[start]
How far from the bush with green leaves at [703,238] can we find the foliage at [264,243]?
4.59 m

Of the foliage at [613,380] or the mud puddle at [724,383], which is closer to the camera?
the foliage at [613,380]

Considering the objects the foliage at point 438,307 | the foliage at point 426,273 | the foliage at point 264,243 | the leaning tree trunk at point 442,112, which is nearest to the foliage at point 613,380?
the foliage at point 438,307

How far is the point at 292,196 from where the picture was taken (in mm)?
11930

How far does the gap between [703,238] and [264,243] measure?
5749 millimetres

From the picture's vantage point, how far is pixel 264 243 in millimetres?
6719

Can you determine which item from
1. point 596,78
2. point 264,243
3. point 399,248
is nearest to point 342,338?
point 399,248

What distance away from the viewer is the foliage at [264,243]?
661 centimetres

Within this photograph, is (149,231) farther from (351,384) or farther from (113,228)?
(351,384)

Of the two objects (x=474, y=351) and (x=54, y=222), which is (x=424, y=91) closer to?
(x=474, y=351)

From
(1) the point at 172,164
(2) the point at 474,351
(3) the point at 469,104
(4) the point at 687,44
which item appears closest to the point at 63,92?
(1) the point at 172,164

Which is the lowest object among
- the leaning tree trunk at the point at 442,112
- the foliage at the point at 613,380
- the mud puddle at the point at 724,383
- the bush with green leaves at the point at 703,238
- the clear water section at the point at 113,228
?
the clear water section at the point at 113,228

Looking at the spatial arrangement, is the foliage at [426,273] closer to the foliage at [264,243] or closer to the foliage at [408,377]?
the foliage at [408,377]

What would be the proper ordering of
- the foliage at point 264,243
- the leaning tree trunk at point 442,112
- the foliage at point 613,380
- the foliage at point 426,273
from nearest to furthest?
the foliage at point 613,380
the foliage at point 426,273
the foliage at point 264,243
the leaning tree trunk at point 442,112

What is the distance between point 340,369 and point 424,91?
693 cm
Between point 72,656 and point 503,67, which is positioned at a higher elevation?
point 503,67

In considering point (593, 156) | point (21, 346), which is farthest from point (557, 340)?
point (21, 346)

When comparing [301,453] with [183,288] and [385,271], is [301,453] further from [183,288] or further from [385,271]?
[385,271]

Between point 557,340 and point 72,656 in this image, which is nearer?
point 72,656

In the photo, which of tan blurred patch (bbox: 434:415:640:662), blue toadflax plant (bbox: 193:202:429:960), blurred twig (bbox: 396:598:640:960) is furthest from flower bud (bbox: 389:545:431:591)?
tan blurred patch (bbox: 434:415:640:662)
[end]
_YOUR TASK_.
Render the records as a Markdown table with the columns Row and Line. Begin at the line that contains "When comparing [301,453]", stop after the final line of the records, and leave out blank lines.

_FINAL ANSWER_.
| Row | Line |
|---|---|
| 1 | When comparing [301,453] with [183,288] and [385,271], is [301,453] further from [183,288] or further from [385,271]? |
| 2 | [385,271] |
| 3 | Between point 557,340 and point 72,656 in this image, which is nearer? |
| 4 | point 72,656 |
| 5 | In the photo, which of tan blurred patch (bbox: 434:415:640:662), blue toadflax plant (bbox: 193:202:429:960), blurred twig (bbox: 396:598:640:960) is furthest from flower bud (bbox: 389:545:431:591)? |
| 6 | tan blurred patch (bbox: 434:415:640:662) |